### TASK
Pictures stay out. Everything else in the listing below gets written out exactly.

### INFORMATION SHOWN
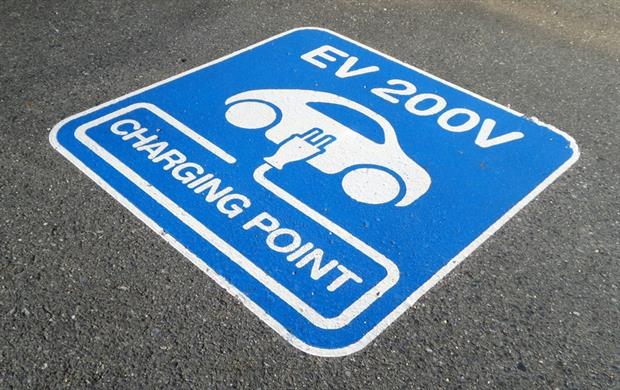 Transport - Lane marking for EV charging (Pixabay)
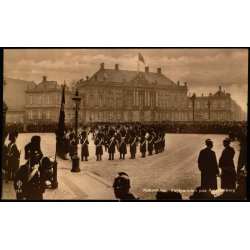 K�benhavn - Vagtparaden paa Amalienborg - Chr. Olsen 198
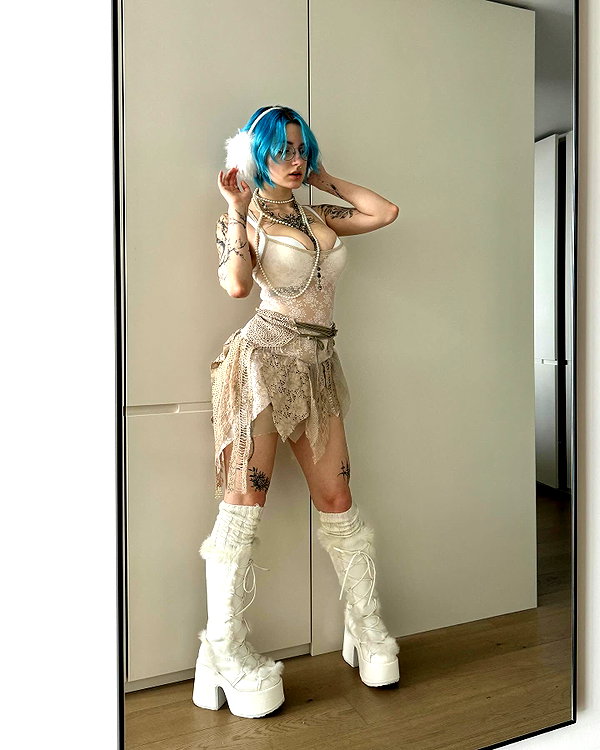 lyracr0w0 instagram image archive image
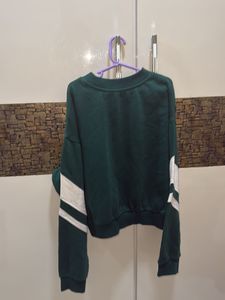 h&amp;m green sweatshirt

### SOLUTION FOR THIS PROBLEM
 Transport - Lane marking for EV charging (Pixabay)
 K�benhavn - Vagtparaden paa Amalienborg - Chr. Olsen 198
 lyracr0w0 instagram image archive image
 h&amp;m green sweatshirt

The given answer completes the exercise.